RAW DATA =>

════════════════

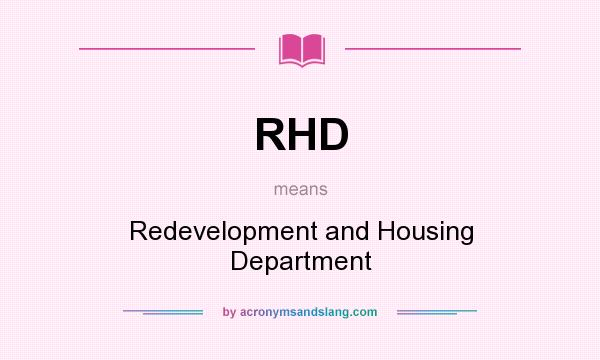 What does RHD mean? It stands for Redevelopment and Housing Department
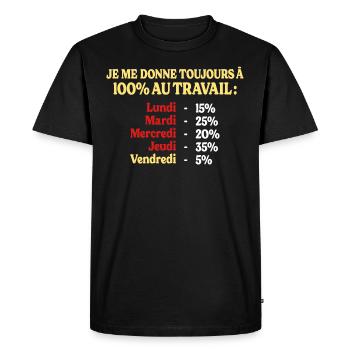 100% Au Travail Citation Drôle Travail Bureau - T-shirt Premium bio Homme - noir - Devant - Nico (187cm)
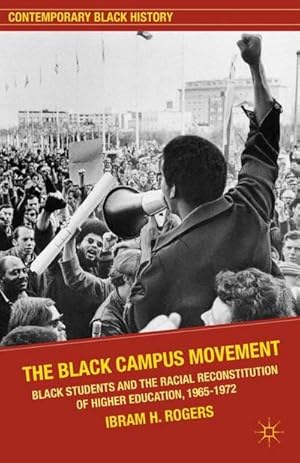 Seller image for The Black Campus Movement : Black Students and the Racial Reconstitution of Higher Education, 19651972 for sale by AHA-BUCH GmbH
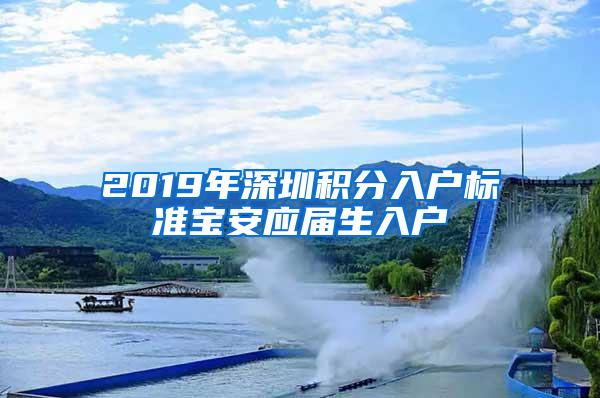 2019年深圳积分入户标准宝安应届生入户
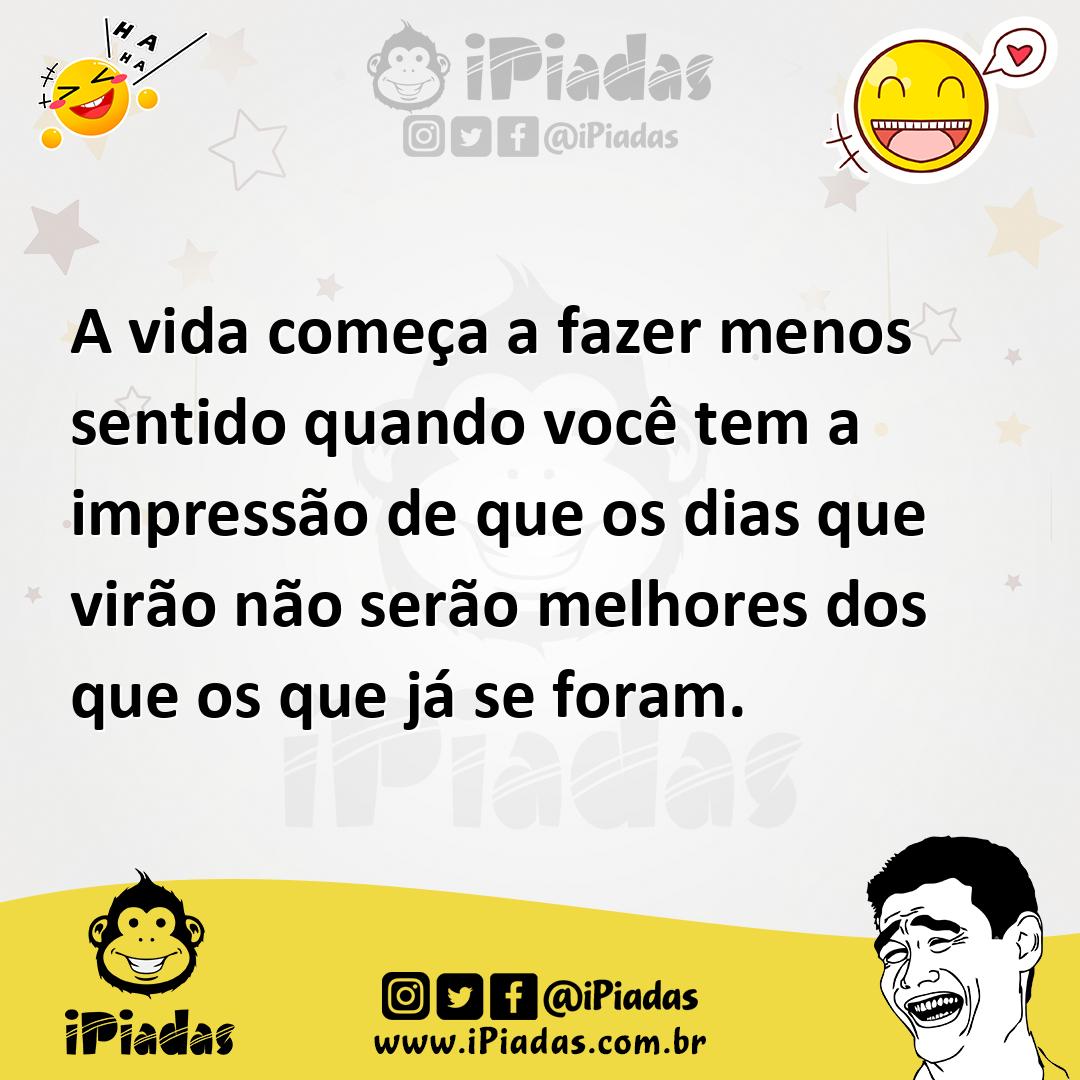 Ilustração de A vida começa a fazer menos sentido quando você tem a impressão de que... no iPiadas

════════════════

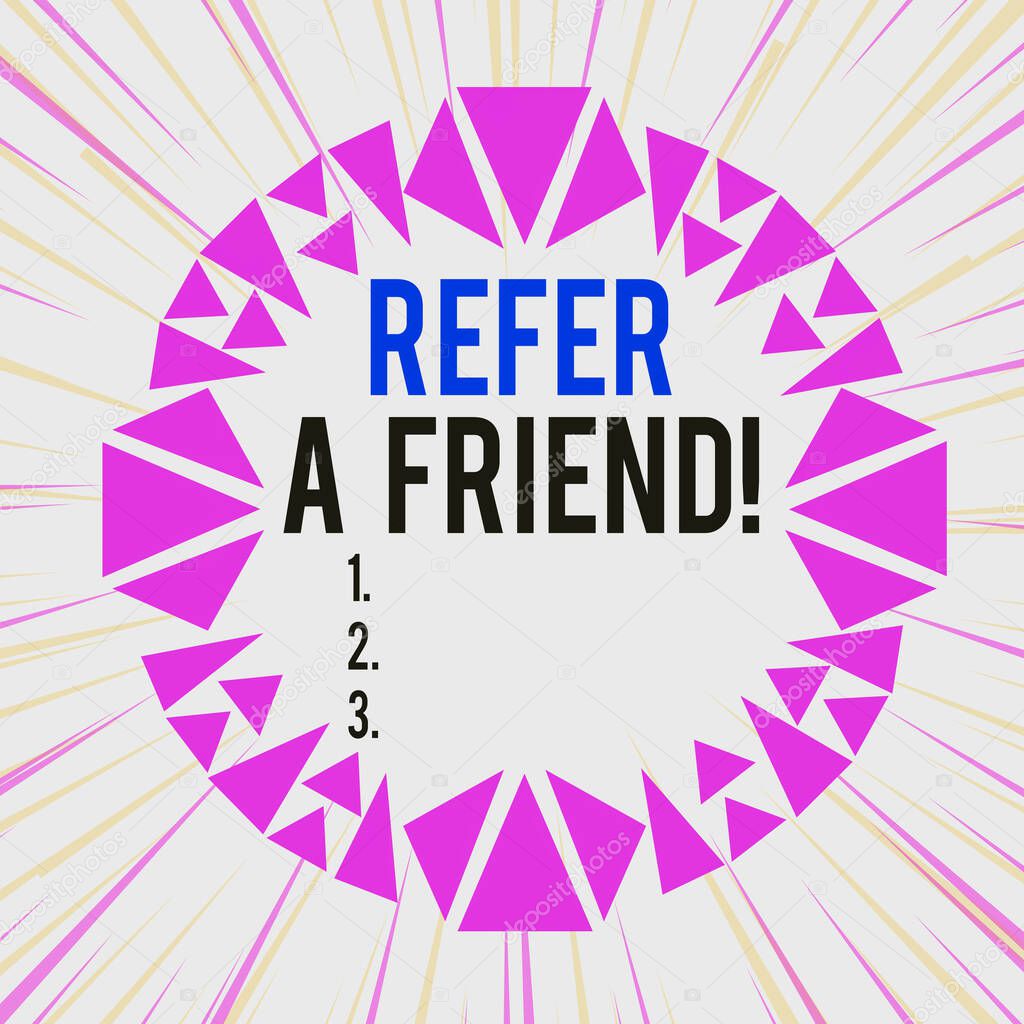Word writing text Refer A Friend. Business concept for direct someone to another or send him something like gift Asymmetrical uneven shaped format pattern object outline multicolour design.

════════════════

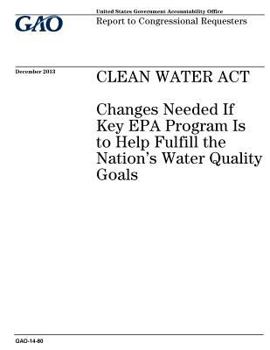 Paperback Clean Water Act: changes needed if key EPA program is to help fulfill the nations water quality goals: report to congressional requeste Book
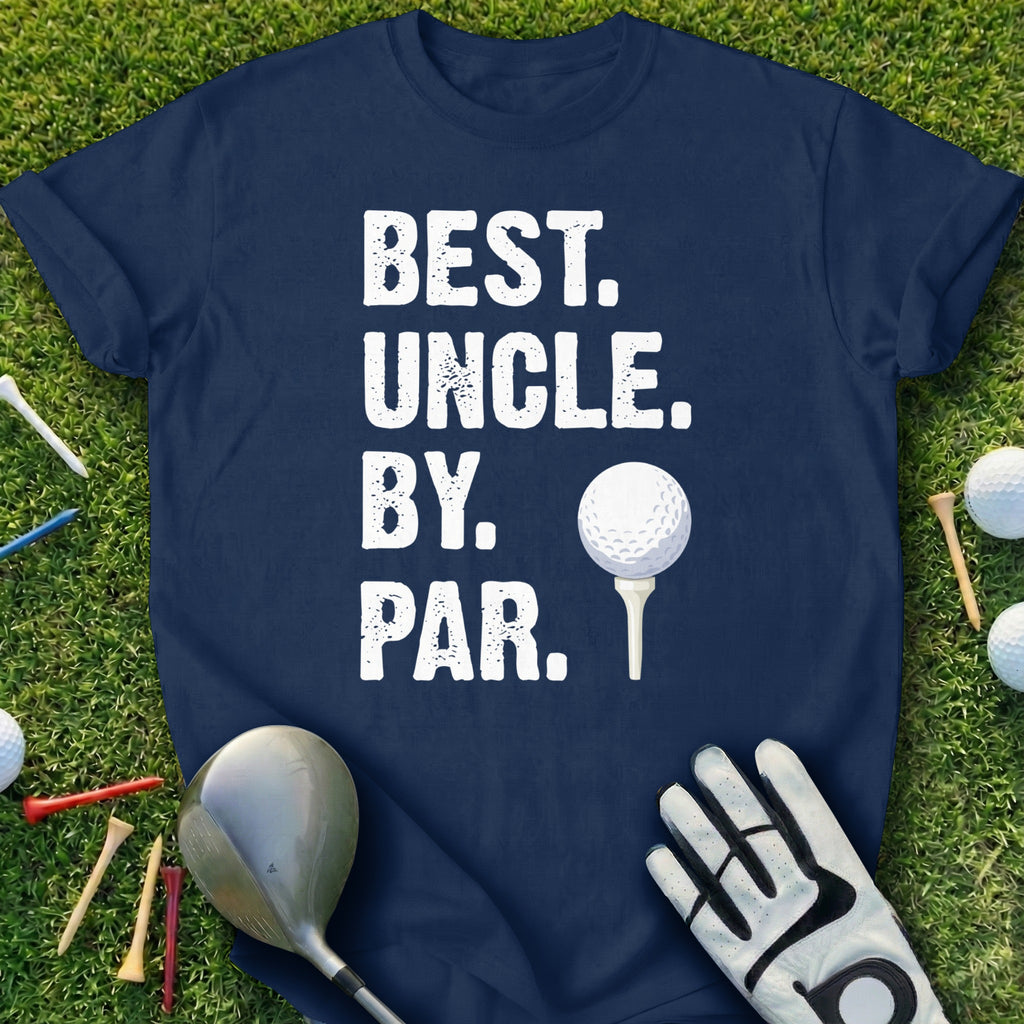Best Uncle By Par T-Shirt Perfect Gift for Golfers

════════════════

When you reach the line with "What does RHD" in the records above, begin repeating the lines exactly, and stop after the line with "Ilustração de A". Skip all pictures.

 What does RHD mean? It stands for Redevelopment and Housing Department
 100% Au Travail Citation Drôle Travail Bureau - T-shirt Premium bio Homme - noir - Devant - Nico (187cm)
 Seller image for The Black Campus Movement : Black Students and the Racial Reconstitution of Higher Education, 19651972 for sale by AHA-BUCH GmbH
 2019年深圳积分入户标准宝安应届生入户
 Ilustração de A vida começa a fazer menos sentido quando você tem a impressão de que... no iPiadas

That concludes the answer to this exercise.